Every few years, it seems there’s news about yet another plan to reimagine the ancient Thunderbird email application. But this might be Mozilla’s best idea for the brand yet: A Gmail-like webmail service called Thundermail and a set of email services called Thunderbird Pro.
“Thunderbird Pro and Thundermail are web services that enhance the experience of using Thunderbird, all open source (or will be for repos that aren’t public yet) and built to serve the needs of our users,” Mozilla’s Ryan Sipes explains on the Thunderbird planning forum. “Thunderbird loses users each day to rich ecosystems that are both clients and services, such as Gmail and Office 365. These ecosystems have both hard vendor lock-ins (through interoperability issues with 3rd-party clients) and soft lock-ins (through convenience and integration between their clients and services). It is our goal to eventually have a similar offering so that a 100 percent open source, freedom-respecting alternative ecosystem is available for those who want it.”

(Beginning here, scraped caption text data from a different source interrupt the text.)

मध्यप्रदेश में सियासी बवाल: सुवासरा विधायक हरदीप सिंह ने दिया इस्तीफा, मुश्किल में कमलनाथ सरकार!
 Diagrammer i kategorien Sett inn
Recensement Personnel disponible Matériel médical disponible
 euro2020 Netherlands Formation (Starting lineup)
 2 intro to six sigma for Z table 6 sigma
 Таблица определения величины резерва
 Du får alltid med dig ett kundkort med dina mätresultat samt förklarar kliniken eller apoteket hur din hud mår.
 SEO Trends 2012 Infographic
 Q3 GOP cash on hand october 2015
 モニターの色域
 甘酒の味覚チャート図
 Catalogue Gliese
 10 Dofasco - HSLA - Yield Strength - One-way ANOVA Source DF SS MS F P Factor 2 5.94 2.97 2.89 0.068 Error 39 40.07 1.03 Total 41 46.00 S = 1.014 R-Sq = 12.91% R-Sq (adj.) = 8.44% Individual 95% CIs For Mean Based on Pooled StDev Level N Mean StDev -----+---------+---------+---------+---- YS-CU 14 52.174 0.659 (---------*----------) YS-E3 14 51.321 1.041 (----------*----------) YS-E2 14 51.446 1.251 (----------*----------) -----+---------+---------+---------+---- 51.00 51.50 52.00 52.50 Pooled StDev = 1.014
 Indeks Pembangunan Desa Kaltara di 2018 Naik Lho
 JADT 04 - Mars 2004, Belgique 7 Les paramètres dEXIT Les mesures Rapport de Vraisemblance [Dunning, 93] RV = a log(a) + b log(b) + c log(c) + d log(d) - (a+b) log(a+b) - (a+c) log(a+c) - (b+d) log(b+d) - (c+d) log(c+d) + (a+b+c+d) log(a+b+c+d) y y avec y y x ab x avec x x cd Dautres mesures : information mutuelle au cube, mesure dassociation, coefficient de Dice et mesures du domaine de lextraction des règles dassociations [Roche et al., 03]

Thundermail is basically Mozilla’s version of Gmail, a web-based email service based on the open source Stalwart software stack. It will be email-only at first, but Mozilla is “pushing hard” on getting contacts and calendaring services into the stack as well. The email domain for Thundermail will be Thundermail.com or tb.pro, Sipes says, and you can navigate to thundermail.com today to sign up for the beta waitlist.
Thunderbird Pro is a set of services that includes the Thunderbird Appointment scheduling tool, the Thunderbird Send file sharing tool (and a rebirth, of sorts, of Firefox Send), and Thunderbird Assist, an AI assistant based on Flower AI that promises to offer privacy features similar to Apple’s Private Cloud Compute. And Appointment and Send will be available to others who want to run them on their own servers.
As for the cost, Thundermail and the Thunderbird Pro services will be free at first to “consistent community contributors,” while others will have to pay … something, it’s not clear yet. And in time, Mozilla plans to offer free tiers with limitations, as with other webmail services.
“Thunderbird is unique in the world,” he says. “Our focus on open source, open standards, privacy, and respect for our users is something that should be expressed in multiple forms. The absence of web services from us means that our users must make compromises that are often uncomfortable ones. This is how we correct that.”